Il est donc ainsi clairement stipulé que les missions purement « scientifiques » – conserver, présenter et enrichir l’un des éléments essentiels du patrimoine muséal de l’armée de terre – se doublent de ce que l’on pourrait qualifier de « missions de citoyenneté ». Le musée de l’Armée doit donc transmettre non seulement un patrimoine, mais aussi des éléments de la mémoire ainsi que des valeurs nationales, et contribuer à l’entretien du lien entre la Nation et son armée devenue professionnelle. On peut donc, en schématisant à l’extrême, définir le musée de l’Armée comme n’étant pas seulement un « musée sur l’Armée » mais un « musée national de l’Armée ».

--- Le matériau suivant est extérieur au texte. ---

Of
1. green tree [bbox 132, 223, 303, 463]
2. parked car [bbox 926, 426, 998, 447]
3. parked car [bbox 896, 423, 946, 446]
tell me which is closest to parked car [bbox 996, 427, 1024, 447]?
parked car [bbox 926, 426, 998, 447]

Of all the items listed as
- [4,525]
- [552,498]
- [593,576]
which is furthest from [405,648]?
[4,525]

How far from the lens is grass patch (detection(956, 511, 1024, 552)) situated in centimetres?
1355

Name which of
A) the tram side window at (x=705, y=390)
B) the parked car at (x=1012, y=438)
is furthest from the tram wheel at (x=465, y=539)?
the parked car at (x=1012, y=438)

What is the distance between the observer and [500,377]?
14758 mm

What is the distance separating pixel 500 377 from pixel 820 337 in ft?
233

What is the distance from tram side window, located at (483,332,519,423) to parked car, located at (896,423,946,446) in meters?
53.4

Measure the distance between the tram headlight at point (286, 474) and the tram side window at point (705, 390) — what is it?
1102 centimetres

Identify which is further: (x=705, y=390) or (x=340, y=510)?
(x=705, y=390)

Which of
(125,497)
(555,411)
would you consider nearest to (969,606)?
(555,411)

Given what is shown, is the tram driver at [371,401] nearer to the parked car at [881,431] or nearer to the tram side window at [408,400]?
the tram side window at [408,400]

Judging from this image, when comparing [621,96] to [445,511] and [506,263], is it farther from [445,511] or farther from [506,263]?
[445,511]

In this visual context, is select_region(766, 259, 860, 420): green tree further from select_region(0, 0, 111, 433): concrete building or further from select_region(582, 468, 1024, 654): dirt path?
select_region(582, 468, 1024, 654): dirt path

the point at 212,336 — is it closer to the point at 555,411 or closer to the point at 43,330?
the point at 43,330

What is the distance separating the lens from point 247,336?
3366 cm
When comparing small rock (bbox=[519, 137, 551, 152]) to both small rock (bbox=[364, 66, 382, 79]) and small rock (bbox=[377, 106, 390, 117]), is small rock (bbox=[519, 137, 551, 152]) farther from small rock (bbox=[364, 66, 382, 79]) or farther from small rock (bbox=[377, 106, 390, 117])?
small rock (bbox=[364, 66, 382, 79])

Cette mission impartie à l’établissement dans son ensemble – le parcours muséal commence de fait au xve siècle avec la date symbolique de 1445, passage de l’armée féodale à une armée de terre permanente – est fort évidemment encore plus au cœur de ses problématiques face aux enjeux de mémoire que sont les conflits contemporains. Concevoir la muséographie des différents espaces traitant de ces conflits a conduit les équipes scientifiques impliquées – la conservation du musée, les différents conseils scientifiques et les fondations partenaires – à s’interroger sur les différents moyens de transmettre cette mémoire et ces valeurs, tout en demeurant dans un cadre patrimonial et historique.
- Un lieu
Force est de constater que l’Hôtel national des Invalides est tout sauf un lieu neutre. Le directeur de l’établissement public ne porte-t-il d’ailleurs pas le titre officiel de « gardien des trophées et des tombeaux » ? Haut lieu de la mémoire nationale, les Invalides hébergent d’ailleurs depuis 1967, sur décision du général de Gaulle, la grande chancellerie de l’ordre de la Libération. Cet héritage, cette symbolique si forte ont aussi conduit l’Association des Français libres, puis la Fondation Charles de Gaulle à œuvrer avec le musée de l’Armée à la réalisation d’espaces muséographiques. Le film biographique multi-écrans produit par la Fondation Charles de Gaulle se termine d’ailleurs par une symbolique « entrée de Charles de Gaulle dans l’Histoire aux Invalides » au travers d’une vue aérienne depuis l’Arc de triomphe – de la place Charles-de-Gaulle au dôme des Invalides, via les Champs-Élysées.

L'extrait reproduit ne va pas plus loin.